Since this project focuses on code quality, process, and  pipelines, there is no minimum performance metric needed to pass. However, make sure to fine tune your models for accuracy, precision and recall to make your project stand out - especially for your portfolio!

In [11]:
# Predict on the test data
predictions = grid_search.predict(X_test)

# Format predicted output
predictions_df = pd.DataFrame(predictions)
predictions_df.columns = y_train.columns
predictions_df.head();

# Accuracy
# Create an empty list to store accuracy values
accuracies = []

# Iterate over each output separately
for i in range(y_test.shape[1]): 
    accuracy_i = accuracy_score(y_test.iloc[:, i], predictions_df.iloc[:, i])
    accuracies.append(accuracy_i)

# Now, accuracies contains the accuracy values for each output
# You can access the accuracies using accuracies[index]

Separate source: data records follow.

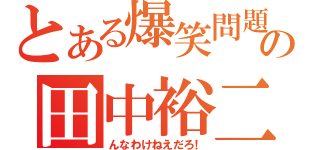 とある爆笑問題の田中裕二（んなわけねえだろ！）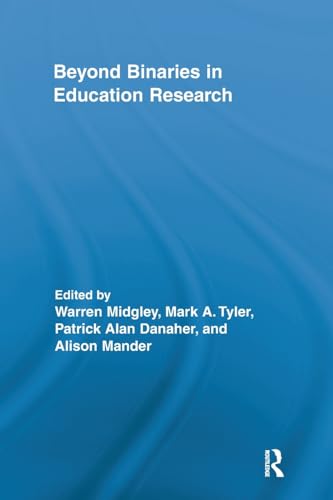 Imagen de archivo de Beyond Binaries in Education Research a la venta por Blackwell's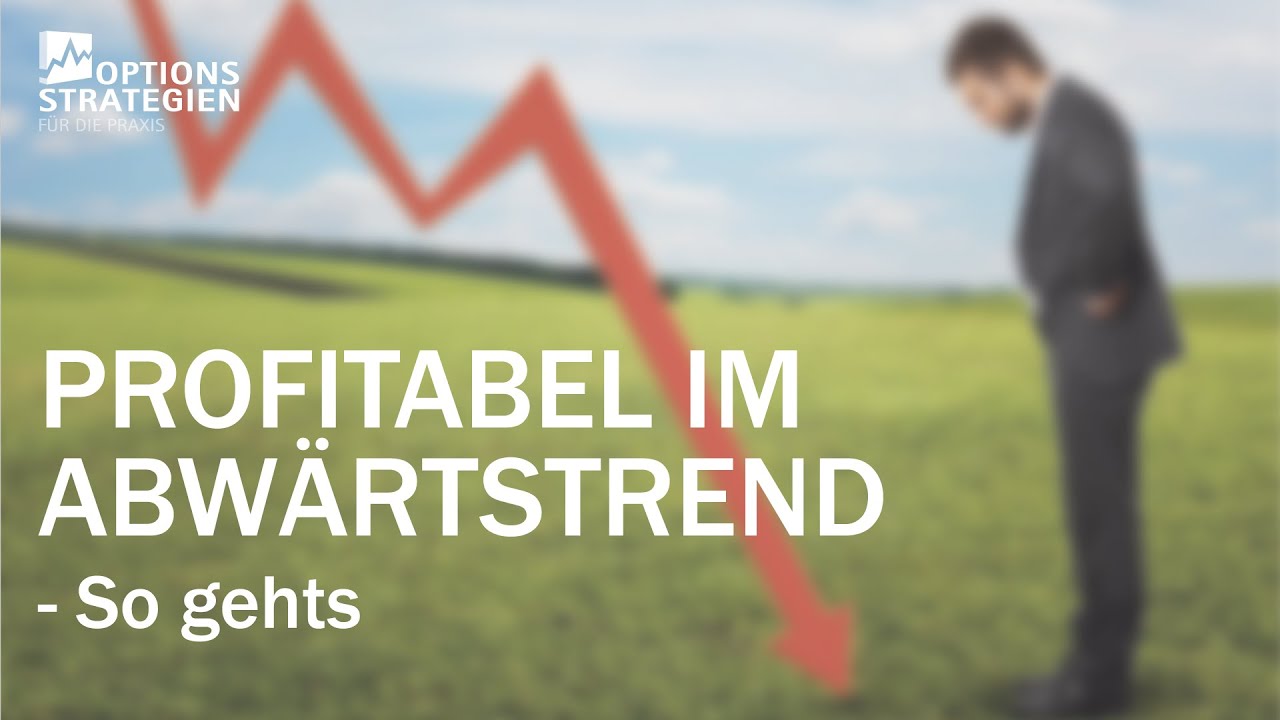 Profitabel im Abw&auml;rtstrend - So geht's // optionsstrategien.com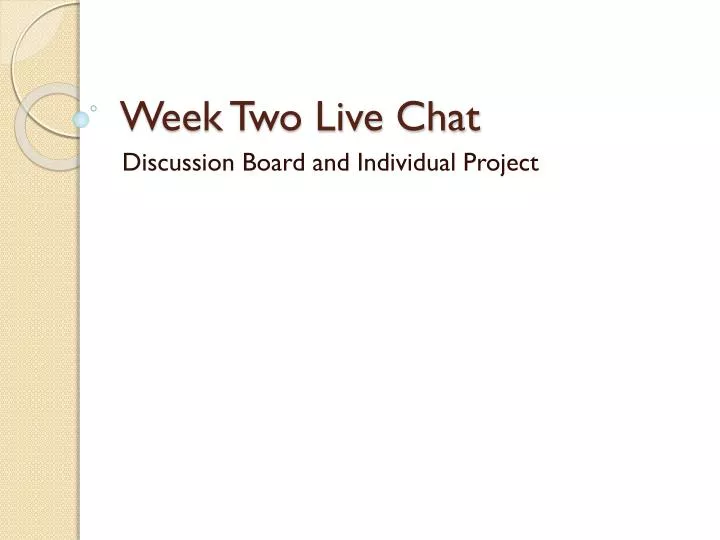 week two live chat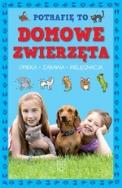 Potrafię to Domowe zwierzęta. Autor: Patrycja Zarawska. ZdrowePodejscie.pl Okładka książki Potrafię to Domowe zwierzęta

# Calculate mean accuracy across all outputs
mean_accuracy = sum(accuracies) / len(accuracies)
print("Mean Accuracy:", mean_accuracy)

# Recall
# Create an empty list to store recall values
recalls = []

# Iterate over each output separately
for i in range(y_test.shape[1]):
    recalls_i = recall_score(y_test.iloc[:, i], predictions_df.iloc[:, i], average='weighted', zero_division=0)
    recalls.append(recalls_i)
     
# Calculate mean recalls across all outputs
mean_recall = sum(recalls) / len(recalls)
print("Mean Recall:", mean_recall)

# F1 Score
# Create an empty list to store f1_score values
f1_scores = []

# Iterate over each output separately
for i in range(y_test.shape[1]):
    f1_score_i = f1_score(y_test.iloc[:, i], predictions_df.iloc[:, i], average='weighted', zero_division=0)
    f1_scores.append(f1_score_i)
     
# Calculate mean recalls across all outputs
mean_f1_score = sum(f1_scores) / len(f1_scores)
print("Mean F1 Score:", mean_f1_score)

# Precision
# Create an empty list to store accuracy values
precisions = []

# Iterate over each output separately
for i in range(y_test.shape[1]):
    class_report_i = precision_score(y_test.iloc[:, i], predictions_df.iloc[:, i], average='weighted', zero_division=0)
    precisions.append(accuracy_i)

# Calculate mean accuracy across all outputs
mean_precision = sum(precisions) / len(precisions)
print("Mean Precision:", mean_precision)

Mean Accuracy: 0.9278052126200276
Mean Recall: 0.9278052126200276
Mean F1 Score: 0.9093950501882146
Mean Precision: 0.6474074074074071


### 8. Try improving your model further. Here are a few ideas:
* try other machine learning algorithms
* add other features besides the TF-IDF

In [12]:
# Model is performant to my present abilities and time


### 9. Export your model as a pickle file

In [13]:
import pickle

# Save the trained model to a file
with open('best_model.pkl', 'wb') as f:
    pickle.dump(grid_search, f)

### 10. Use this notebook to complete `train.py`
Use the template file attached in the Resources folder to write a script that runs the steps above to create a database and export a model based on a new dataset specified by the user.